This Kernel uses [TPOT AutoML](https://epistasislab.github.io/tpot/) tool(open source & based on Scikit-learn)  to stochastically produces a pipeline using Genetic programming with most accuracy based on training data.
TPOT generates a python file that has recommended model, the I run the model code on the training data and then predict the target for the testing data and export the submission file. 


In [None]:
#TPOT AutoML tool
from tpot import TPOTClassifier

In [None]:
# This Python 3 environment comes with many helpful analytics libraries installed
# It is defined by the kaggle/python docker image: https://github.com/kaggle/docker-python
# For example, here's several helpful packages to load in 
from __future__ import absolute_import
from __future__ import division
from __future__ import print_function

import numpy as np # linear algebra
np.set_printoptions(precision=2)

import pandas as pd # data processing, CSV file I/O (e.g. pd.read_csv)
from pandas import DataFrame
#Parallelism
import joblib
from joblib import Parallel, delayed,parallel_backend


# Preprocessing, modelling and evaluating
from sklearn.model_selection import KFold
from sklearn.pipeline import make_pipeline
from sklearn.metrics import roc_auc_score
from sklearn import preprocessing
from sklearn.preprocessing import Imputer,MaxAbsScaler
from sklearn.impute import SimpleImputer
from sklearn.tree import DecisionTreeClassifier
from sklearn.metrics import confusion_matrix
from sklearn.model_selection import StratifiedKFold, cross_val_score
from sklearn import linear_model
from sklearn.model_selection import train_test_split
from sklearn.metrics import accuracy_score,mean_squared_error, mean_absolute_error
from sklearn import svm

## Hyperopt modules
from hyperopt import fmin, hp, tpe, Trials, space_eval, STATUS_OK, STATUS_RUNNING
from functools import partial


# Input data files are available in the "../input/" directory.
# For example, running this (by clicking run or pressing Shift+Enter) will list the files in the input directory

import os
print(os.listdir("../input"))

# Any results you write to the current directory are saved as output.

    Credit for: 
*  [Titanic_Kaggle](https://github.com/EpistasisLab/tpot/blob/master/tutorials/Titanic_Kaggle.ipynb)

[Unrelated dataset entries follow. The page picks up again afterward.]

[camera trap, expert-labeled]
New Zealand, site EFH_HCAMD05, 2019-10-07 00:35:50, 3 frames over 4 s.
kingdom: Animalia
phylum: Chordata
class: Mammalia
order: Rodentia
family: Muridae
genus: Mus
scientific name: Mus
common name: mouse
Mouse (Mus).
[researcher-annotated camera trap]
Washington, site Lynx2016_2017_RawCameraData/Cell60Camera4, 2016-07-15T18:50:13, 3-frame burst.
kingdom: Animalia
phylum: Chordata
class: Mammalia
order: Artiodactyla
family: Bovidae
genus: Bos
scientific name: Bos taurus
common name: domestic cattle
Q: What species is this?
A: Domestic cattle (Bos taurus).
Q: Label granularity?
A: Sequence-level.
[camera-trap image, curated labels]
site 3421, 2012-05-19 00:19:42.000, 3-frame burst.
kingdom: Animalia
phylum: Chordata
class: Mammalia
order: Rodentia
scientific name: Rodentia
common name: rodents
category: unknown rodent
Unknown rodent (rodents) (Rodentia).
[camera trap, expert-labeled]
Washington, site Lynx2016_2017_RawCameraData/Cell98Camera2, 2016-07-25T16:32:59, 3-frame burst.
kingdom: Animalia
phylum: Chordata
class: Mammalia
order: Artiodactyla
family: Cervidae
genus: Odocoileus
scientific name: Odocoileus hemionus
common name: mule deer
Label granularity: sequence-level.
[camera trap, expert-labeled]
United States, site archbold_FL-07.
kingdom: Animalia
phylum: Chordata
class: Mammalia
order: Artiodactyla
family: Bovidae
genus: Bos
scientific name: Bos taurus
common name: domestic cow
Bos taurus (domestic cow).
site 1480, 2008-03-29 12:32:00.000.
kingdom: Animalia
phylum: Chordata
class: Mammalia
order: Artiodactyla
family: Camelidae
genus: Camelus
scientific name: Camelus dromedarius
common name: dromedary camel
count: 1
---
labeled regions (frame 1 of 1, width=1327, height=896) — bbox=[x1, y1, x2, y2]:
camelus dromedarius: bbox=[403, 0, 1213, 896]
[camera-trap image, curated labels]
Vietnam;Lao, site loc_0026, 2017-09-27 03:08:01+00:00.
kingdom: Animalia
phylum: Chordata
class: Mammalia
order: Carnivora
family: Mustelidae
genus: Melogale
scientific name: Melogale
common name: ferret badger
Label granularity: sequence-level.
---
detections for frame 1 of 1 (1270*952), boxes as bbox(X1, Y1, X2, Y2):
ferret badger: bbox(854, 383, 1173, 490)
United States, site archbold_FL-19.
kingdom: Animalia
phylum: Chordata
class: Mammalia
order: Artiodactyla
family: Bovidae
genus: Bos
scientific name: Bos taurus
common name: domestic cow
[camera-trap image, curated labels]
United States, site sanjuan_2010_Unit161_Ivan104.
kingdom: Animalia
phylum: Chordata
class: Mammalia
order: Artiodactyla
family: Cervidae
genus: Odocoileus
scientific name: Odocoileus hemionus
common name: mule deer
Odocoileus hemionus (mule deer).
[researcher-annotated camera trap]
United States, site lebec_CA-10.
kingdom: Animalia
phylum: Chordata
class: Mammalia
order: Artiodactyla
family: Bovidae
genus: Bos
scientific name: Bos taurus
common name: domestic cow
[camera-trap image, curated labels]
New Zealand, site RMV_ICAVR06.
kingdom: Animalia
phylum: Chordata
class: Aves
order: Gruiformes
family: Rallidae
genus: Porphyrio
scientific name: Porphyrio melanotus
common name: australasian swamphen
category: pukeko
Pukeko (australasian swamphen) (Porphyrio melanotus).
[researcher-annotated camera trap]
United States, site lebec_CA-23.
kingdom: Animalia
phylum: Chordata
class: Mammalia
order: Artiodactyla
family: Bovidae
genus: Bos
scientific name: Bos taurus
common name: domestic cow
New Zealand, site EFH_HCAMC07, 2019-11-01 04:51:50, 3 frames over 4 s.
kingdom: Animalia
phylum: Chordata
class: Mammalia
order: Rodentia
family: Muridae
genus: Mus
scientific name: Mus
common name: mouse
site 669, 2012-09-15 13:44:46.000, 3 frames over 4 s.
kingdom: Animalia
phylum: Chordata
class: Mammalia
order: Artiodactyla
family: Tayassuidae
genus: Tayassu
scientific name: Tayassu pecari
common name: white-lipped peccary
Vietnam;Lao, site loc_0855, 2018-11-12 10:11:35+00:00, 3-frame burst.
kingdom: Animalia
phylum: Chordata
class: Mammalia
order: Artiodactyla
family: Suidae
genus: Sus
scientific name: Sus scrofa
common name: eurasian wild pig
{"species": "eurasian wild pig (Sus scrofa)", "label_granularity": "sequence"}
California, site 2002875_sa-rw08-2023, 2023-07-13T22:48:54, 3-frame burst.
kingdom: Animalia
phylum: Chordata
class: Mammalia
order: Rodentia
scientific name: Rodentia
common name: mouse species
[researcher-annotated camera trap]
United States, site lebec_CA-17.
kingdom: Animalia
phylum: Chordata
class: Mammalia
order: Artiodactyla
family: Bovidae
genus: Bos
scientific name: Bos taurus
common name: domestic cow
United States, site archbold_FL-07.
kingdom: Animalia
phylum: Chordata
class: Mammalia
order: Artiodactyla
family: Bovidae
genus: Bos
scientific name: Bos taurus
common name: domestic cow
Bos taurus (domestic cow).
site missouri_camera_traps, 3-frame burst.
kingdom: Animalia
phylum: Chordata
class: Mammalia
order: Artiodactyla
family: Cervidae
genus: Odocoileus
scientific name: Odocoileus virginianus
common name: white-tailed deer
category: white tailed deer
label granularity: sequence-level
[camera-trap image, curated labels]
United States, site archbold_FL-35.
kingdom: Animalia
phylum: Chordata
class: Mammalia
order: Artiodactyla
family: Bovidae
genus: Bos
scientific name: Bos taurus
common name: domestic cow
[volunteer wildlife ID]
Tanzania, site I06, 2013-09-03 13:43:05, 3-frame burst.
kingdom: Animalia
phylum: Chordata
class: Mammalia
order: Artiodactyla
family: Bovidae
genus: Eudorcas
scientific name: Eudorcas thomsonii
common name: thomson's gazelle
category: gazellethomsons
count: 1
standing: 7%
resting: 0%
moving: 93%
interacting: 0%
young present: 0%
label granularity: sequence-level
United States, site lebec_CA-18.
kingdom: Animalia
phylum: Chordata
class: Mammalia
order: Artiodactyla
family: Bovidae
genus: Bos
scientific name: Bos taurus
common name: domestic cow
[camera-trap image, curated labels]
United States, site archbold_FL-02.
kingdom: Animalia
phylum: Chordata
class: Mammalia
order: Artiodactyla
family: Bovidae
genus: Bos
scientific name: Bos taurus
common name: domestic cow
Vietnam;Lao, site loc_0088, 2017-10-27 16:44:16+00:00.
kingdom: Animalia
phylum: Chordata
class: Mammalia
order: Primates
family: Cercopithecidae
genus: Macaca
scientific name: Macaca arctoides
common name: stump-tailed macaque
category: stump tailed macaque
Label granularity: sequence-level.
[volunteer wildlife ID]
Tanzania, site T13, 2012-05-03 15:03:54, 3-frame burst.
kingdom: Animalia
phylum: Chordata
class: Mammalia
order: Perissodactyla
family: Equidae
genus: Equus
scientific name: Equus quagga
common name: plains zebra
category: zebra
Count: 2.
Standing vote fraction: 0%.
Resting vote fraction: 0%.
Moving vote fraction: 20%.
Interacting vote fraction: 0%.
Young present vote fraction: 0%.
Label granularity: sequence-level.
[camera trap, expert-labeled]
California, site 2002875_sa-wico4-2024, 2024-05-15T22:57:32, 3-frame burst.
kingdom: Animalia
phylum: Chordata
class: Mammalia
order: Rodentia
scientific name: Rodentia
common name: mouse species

*  [My paper using DNA Sequence Alignment](http://www.wseas.us/e-library/transactions/systems/2008/27-535.pdf)


In [None]:
%%time
df_trans = pd.read_csv('../input/train_transaction.csv', index_col='TransactionID')
df_test_trans = pd.read_csv('../input/test_transaction.csv', index_col='TransactionID')

df_id = pd.read_csv('../input/train_identity.csv', index_col='TransactionID')
df_test_id = pd.read_csv('../input/test_identity.csv', index_col='TransactionID')

sample_submission = pd.read_csv('../input/sample_submission.csv', index_col='TransactionID')

df_train = df_trans.merge(df_id, how='left', left_index=True, right_index=True)
df_test = df_test_trans.merge(df_test_id, how='left', left_index=True, right_index=True)


Categorical columns

In [None]:
cat_cols = ['id_12', 'id_13', 'id_14', 'id_15', 'id_16', 'id_17', 'id_18', 'id_19', 'id_20', 'id_21', 'id_22', 'id_23', 'id_24', 'id_25', 'id_26', 'id_27', 'id_28', 'id_29',
            'id_30', 'id_31', 'id_32', 'id_33', 'id_34', 'id_35', 'id_36', 'id_37', 'id_38', 'DeviceType', 'DeviceInfo', 'ProductCD', 'card4', 'card6', 'M4','P_emaildomain',
            'R_emaildomain', 'card1', 'card2', 'card3',  'card5', 'addr1', 'addr2', 'M1', 'M2', 'M3', 'M5', 'M6', 'M7', 'M8', 'M9']

Enconding categorical features

In [None]:
%%time
for col in cat_cols:
    if col in df_train.columns:
        le = preprocessing.LabelEncoder()
        le.fit(list(df_train[col].astype(str).values) + list(df_test[col].astype(str).values))
        df_train[col] = le.transform(list(df_train[col].astype(str).values))
        df_test[col] = le.transform(list(df_test[col].astype(str).values))   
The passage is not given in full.